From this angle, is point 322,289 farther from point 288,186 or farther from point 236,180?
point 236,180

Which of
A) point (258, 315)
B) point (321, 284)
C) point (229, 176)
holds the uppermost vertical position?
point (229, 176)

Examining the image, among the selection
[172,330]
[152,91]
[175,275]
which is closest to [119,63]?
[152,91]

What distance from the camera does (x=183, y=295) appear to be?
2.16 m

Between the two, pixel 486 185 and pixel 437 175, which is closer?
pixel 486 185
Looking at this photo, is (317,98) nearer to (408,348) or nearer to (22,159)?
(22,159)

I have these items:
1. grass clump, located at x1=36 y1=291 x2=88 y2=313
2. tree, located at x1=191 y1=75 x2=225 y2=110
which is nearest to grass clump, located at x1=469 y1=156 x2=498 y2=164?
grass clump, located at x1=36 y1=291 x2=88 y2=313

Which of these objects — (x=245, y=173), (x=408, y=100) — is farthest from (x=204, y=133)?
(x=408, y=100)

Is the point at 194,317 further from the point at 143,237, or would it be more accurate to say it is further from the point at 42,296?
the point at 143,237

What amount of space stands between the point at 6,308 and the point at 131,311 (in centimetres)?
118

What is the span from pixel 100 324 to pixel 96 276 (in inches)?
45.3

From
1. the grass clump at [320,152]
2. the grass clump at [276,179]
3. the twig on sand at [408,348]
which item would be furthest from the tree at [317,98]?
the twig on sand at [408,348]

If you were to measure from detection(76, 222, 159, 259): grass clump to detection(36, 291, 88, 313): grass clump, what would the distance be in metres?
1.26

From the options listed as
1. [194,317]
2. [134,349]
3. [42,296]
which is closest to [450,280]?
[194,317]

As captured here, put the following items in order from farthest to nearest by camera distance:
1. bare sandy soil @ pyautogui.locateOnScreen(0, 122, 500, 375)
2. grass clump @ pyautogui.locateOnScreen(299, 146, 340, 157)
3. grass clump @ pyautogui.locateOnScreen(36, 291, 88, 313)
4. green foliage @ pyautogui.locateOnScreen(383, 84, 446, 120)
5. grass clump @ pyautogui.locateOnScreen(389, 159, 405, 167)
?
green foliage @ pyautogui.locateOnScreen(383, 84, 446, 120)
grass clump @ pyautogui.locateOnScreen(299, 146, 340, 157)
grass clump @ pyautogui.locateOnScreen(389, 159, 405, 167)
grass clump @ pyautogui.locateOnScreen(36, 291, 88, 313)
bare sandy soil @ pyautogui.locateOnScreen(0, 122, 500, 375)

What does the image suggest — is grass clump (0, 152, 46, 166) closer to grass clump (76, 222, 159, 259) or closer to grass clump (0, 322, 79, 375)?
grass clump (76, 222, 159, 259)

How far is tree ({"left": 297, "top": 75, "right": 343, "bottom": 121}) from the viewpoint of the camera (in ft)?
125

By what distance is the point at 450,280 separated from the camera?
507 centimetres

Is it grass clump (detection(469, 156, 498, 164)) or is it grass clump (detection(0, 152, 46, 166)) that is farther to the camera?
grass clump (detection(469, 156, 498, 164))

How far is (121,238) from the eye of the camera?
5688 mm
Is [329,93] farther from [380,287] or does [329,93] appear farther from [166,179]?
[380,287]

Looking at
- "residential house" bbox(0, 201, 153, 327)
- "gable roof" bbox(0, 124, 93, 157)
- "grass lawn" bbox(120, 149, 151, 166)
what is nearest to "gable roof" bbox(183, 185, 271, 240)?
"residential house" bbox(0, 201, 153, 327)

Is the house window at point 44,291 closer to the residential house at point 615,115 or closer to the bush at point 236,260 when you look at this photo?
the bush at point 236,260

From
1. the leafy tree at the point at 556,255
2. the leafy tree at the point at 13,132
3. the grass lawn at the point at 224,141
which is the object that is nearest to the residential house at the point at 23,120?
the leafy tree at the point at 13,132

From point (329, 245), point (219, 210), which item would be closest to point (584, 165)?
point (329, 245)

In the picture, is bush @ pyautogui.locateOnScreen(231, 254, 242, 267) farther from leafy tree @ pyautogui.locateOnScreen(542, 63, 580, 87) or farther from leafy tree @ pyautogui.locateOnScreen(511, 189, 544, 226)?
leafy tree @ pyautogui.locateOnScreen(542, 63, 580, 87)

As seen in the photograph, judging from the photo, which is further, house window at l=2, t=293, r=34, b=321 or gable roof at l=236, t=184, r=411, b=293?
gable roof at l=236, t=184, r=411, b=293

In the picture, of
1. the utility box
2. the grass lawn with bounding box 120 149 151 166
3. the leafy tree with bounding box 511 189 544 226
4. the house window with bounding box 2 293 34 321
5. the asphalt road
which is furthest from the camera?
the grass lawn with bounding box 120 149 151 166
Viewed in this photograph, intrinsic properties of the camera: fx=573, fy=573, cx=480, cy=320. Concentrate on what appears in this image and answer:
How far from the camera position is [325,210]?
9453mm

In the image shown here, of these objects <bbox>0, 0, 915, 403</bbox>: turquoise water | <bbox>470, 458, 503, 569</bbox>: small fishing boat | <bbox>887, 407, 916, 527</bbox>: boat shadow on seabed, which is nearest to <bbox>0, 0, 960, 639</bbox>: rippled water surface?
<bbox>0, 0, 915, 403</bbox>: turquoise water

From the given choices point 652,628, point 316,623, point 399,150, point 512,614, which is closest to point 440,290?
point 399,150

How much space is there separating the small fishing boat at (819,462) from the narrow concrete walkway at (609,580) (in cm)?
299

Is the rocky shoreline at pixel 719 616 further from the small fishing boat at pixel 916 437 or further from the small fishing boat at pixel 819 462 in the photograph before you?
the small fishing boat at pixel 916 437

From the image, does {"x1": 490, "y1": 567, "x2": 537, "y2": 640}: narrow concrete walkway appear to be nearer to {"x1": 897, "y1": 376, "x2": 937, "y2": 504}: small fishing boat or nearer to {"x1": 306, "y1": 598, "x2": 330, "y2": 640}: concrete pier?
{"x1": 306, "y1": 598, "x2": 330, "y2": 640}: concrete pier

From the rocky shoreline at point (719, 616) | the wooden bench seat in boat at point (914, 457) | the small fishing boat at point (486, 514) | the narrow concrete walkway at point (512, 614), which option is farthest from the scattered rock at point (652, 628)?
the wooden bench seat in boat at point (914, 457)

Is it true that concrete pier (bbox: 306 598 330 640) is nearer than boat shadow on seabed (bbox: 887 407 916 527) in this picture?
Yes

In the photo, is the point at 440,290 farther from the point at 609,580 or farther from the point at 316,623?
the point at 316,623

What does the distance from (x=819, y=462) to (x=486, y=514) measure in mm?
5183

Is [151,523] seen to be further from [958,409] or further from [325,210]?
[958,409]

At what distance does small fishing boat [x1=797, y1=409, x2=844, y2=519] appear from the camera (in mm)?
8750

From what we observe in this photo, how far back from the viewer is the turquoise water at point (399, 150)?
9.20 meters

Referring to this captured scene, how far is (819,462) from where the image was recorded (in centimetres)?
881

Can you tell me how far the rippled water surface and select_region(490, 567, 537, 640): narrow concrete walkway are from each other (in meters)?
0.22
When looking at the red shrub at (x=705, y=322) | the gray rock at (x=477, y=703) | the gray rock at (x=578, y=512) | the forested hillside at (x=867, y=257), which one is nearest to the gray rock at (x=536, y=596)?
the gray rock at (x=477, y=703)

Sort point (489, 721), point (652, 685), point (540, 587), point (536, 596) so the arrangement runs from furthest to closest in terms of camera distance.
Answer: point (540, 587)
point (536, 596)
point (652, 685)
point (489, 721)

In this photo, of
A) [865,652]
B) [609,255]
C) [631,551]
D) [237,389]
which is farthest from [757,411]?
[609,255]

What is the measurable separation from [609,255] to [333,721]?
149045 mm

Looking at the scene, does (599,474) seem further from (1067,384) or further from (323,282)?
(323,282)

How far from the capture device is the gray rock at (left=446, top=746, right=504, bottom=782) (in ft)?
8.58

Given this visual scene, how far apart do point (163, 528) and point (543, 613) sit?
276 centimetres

◆ **EXERCISE**: Reproduce everything in the material from the line containing "Looking at this" down to the line containing "507 centimetres", both lines included, exactly as they appear.

◆ **OUTPUT FOR THIS TASK**:
Looking at this photo, is (317,98) nearer to (408,348) or nearer to (22,159)?
(22,159)

I have these items:
1. grass clump, located at x1=36 y1=291 x2=88 y2=313
2. tree, located at x1=191 y1=75 x2=225 y2=110
which is nearest to grass clump, located at x1=469 y1=156 x2=498 y2=164?
grass clump, located at x1=36 y1=291 x2=88 y2=313

Which of these objects — (x=245, y=173), (x=408, y=100) — is farthest from (x=204, y=133)?
(x=408, y=100)

Is the point at 194,317 further from the point at 143,237, or would it be more accurate to say it is further from the point at 42,296?
the point at 143,237

What amount of space stands between the point at 6,308 and the point at 131,311 (in centimetres)?
118

What is the span from pixel 100 324 to pixel 96 276 (in inches)?
45.3

From
1. the grass clump at [320,152]
2. the grass clump at [276,179]
3. the twig on sand at [408,348]
which item would be furthest from the tree at [317,98]?
the twig on sand at [408,348]

If you were to measure from detection(76, 222, 159, 259): grass clump to detection(36, 291, 88, 313): grass clump, what would the distance be in metres?
1.26

From the options listed as
1. [194,317]
2. [134,349]
3. [42,296]
which is closest to [450,280]?
[194,317]

As captured here, put the following items in order from farthest to nearest by camera distance:
1. bare sandy soil @ pyautogui.locateOnScreen(0, 122, 500, 375)
2. grass clump @ pyautogui.locateOnScreen(299, 146, 340, 157)
3. grass clump @ pyautogui.locateOnScreen(36, 291, 88, 313)
4. green foliage @ pyautogui.locateOnScreen(383, 84, 446, 120)
5. grass clump @ pyautogui.locateOnScreen(389, 159, 405, 167)
?
green foliage @ pyautogui.locateOnScreen(383, 84, 446, 120)
grass clump @ pyautogui.locateOnScreen(299, 146, 340, 157)
grass clump @ pyautogui.locateOnScreen(389, 159, 405, 167)
grass clump @ pyautogui.locateOnScreen(36, 291, 88, 313)
bare sandy soil @ pyautogui.locateOnScreen(0, 122, 500, 375)

What does the image suggest — is grass clump (0, 152, 46, 166) closer to grass clump (76, 222, 159, 259) or closer to grass clump (0, 322, 79, 375)?
grass clump (76, 222, 159, 259)

How far is tree ({"left": 297, "top": 75, "right": 343, "bottom": 121}) from the viewpoint of the camera (in ft)?
125

By what distance is the point at 450,280 separated from the camera?
507 centimetres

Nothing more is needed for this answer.